Currently BOSS resides in two physically separate Data centers in the Dallas area, when we bring the new Data center online in November BOSS will reside in three physically separate locations. This will really not be all that positive for BOSS, but this process will allow me to now spread FM across two separate data centers with it's actual data residing in all three centers. This will give FM a level of redundancy that it has never had before, not with me or with Securus.
The virtual servers that I have been talking about will also be a positive thing for FM. By taking physical machines and turning them into virtual machines I am able to take the low volume and low usage servers such as the Mugshot and Security servers and re-deploy them into more intensive roles, and run the lower usage roles and combine them onto single machines to better use the resources of the processor and hard drives. The virtual servers can also work as redundant roles for the more intensive servers should something happen that takes them off line. While the intensive servers won't function as well on virtual servers as they do on their default hardware, they will still allow us to continue to run while we repair any failed system, and save us from keeping a completely built copy of the hardware on stand by.

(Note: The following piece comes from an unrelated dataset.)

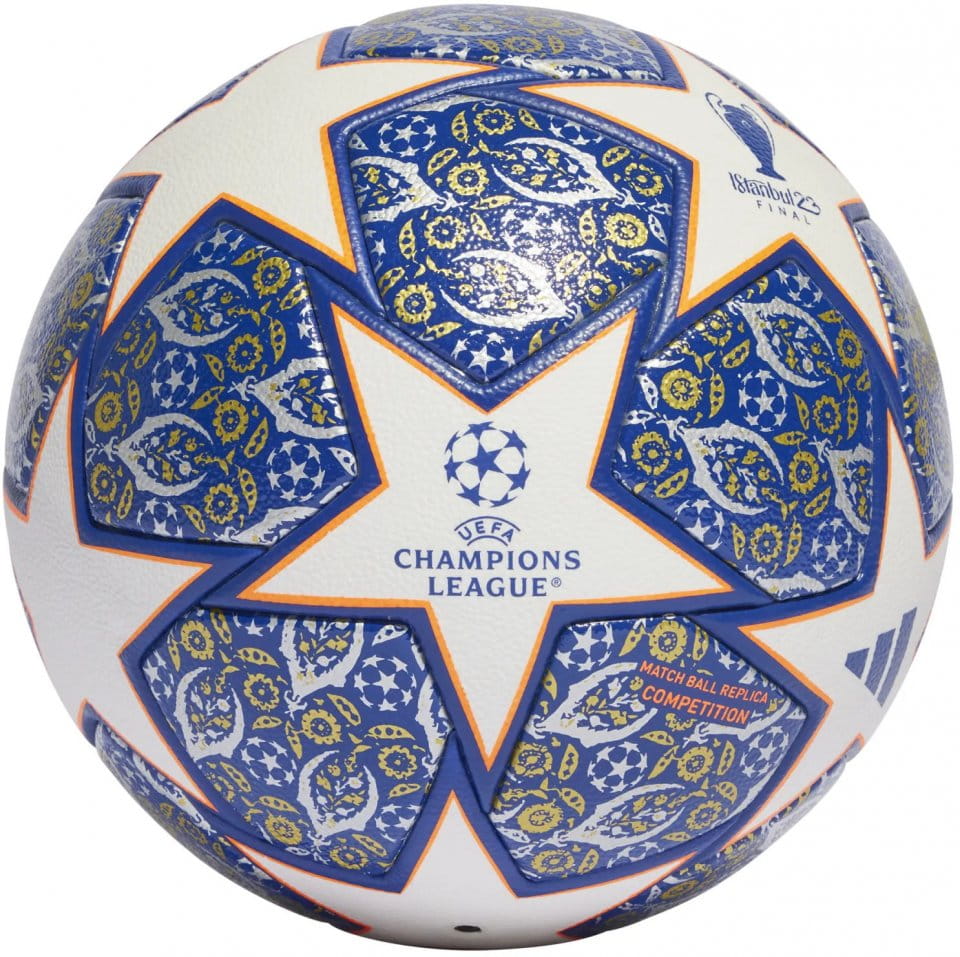 Bola chat adidas UCL COM IS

New items in our future -- We have a ton of new plans on the burners for the near and far future as well. We will be incorporating our SMS messaging into the BOSS and FM products allowing you to setup alert conditions for events that will send out email, or sms messages to you when they happen in the software. We are also incorporating scheduled tasks into both systems as well. This will allow you to schedule repetitive tasks such as running emailing or faxing daily reports to other agencies etc.